■ **Task requirements**: Give the data again exactly, stopping after the "MENINGKATKAN KUALITAS PELAYANAN PUBLIK" line.

■ **Excerpted data**:
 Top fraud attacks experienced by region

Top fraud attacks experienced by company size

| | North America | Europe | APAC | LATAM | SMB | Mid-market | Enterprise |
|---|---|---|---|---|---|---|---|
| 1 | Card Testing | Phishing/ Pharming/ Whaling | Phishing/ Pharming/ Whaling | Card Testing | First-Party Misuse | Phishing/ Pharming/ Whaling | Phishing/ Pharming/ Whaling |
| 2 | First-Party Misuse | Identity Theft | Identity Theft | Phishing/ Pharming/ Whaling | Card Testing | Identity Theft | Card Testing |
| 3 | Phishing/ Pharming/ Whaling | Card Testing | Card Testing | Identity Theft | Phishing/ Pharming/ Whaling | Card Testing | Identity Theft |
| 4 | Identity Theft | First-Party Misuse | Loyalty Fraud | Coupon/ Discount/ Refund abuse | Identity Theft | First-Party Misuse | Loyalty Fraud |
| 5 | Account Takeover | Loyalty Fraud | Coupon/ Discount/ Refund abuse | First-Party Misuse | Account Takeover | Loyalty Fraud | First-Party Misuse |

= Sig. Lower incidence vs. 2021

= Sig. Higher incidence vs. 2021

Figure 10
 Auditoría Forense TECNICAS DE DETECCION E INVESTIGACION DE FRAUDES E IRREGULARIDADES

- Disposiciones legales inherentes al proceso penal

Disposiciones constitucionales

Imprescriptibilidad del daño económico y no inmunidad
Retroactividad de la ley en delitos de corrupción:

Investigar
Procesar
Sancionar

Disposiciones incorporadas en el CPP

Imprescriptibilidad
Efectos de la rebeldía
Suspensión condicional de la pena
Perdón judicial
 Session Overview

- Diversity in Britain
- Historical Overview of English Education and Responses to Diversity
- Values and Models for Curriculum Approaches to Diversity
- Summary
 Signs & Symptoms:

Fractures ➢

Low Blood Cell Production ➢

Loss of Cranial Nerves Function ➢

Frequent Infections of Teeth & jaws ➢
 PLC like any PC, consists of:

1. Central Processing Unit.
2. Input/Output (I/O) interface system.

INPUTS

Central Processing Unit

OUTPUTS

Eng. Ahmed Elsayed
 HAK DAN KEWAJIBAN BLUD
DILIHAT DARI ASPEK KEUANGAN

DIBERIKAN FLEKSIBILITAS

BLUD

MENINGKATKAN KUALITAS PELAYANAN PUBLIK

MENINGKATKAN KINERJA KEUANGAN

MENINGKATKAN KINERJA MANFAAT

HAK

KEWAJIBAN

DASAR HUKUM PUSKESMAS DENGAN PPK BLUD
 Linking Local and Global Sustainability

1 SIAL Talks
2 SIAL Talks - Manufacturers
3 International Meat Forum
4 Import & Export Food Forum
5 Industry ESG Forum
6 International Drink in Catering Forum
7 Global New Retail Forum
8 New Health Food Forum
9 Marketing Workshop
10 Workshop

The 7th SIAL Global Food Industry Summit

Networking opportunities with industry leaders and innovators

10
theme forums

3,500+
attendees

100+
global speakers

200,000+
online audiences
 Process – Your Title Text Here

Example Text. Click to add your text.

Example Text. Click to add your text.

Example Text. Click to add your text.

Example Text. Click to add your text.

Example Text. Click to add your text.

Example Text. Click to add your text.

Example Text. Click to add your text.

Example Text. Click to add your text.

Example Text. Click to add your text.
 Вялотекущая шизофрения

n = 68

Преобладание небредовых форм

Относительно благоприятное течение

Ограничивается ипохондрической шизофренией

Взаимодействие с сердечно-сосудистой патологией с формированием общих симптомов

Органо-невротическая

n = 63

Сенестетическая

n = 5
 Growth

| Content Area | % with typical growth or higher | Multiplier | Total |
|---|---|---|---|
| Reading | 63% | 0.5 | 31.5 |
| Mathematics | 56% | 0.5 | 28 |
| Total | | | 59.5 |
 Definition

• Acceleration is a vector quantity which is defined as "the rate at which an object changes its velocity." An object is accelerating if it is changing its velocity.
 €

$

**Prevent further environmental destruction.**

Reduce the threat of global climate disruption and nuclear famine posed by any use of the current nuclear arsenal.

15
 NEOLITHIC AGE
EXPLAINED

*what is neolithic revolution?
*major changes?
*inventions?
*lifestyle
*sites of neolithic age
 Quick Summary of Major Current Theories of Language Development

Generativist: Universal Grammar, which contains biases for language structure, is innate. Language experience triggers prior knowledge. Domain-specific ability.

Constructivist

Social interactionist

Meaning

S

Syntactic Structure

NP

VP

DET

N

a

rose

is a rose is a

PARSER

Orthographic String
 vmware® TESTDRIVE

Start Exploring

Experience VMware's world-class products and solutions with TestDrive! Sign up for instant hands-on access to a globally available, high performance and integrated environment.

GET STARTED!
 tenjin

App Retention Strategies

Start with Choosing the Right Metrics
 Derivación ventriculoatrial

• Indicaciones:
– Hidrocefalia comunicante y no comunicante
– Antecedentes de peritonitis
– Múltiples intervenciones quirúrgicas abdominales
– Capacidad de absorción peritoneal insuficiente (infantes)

■ **Solution to the exercise**:
 Top fraud attacks experienced by region

Top fraud attacks experienced by company size

| | North America | Europe | APAC | LATAM | SMB | Mid-market | Enterprise |
|---|---|---|---|---|---|---|---|
| 1 | Card Testing | Phishing/ Pharming/ Whaling | Phishing/ Pharming/ Whaling | Card Testing | First-Party Misuse | Phishing/ Pharming/ Whaling | Phishing/ Pharming/ Whaling |
| 2 | First-Party Misuse | Identity Theft | Identity Theft | Phishing/ Pharming/ Whaling | Card Testing | Identity Theft | Card Testing |
| 3 | Phishing/ Pharming/ Whaling | Card Testing | Card Testing | Identity Theft | Phishing/ Pharming/ Whaling | Card Testing | Identity Theft |
| 4 | Identity Theft | First-Party Misuse | Loyalty Fraud | Coupon/ Discount/ Refund abuse | Identity Theft | First-Party Misuse | Loyalty Fraud |
| 5 | Account Takeover | Loyalty Fraud | Coupon/ Discount/ Refund abuse | First-Party Misuse | Account Takeover | Loyalty Fraud | First-Party Misuse |

= Sig. Lower incidence vs. 2021

= Sig. Higher incidence vs. 2021

Figure 10
 Auditoría Forense TECNICAS DE DETECCION E INVESTIGACION DE FRAUDES E IRREGULARIDADES

- Disposiciones legales inherentes al proceso penal

Disposiciones constitucionales

Imprescriptibilidad del daño económico y no inmunidad
Retroactividad de la ley en delitos de corrupción:

Investigar
Procesar
Sancionar

Disposiciones incorporadas en el CPP

Imprescriptibilidad
Efectos de la rebeldía
Suspensión condicional de la pena
Perdón judicial
 Session Overview

- Diversity in Britain
- Historical Overview of English Education and Responses to Diversity
- Values and Models for Curriculum Approaches to Diversity
- Summary
 Signs & Symptoms:

Fractures ➢

Low Blood Cell Production ➢

Loss of Cranial Nerves Function ➢

Frequent Infections of Teeth & jaws ➢
 PLC like any PC, consists of:

1. Central Processing Unit.
2. Input/Output (I/O) interface system.

INPUTS

Central Processing Unit

OUTPUTS

Eng. Ahmed Elsayed
 HAK DAN KEWAJIBAN BLUD
DILIHAT DARI ASPEK KEUANGAN

DIBERIKAN FLEKSIBILITAS

BLUD

MENINGKATKAN KUALITAS PELAYANAN PUBLIK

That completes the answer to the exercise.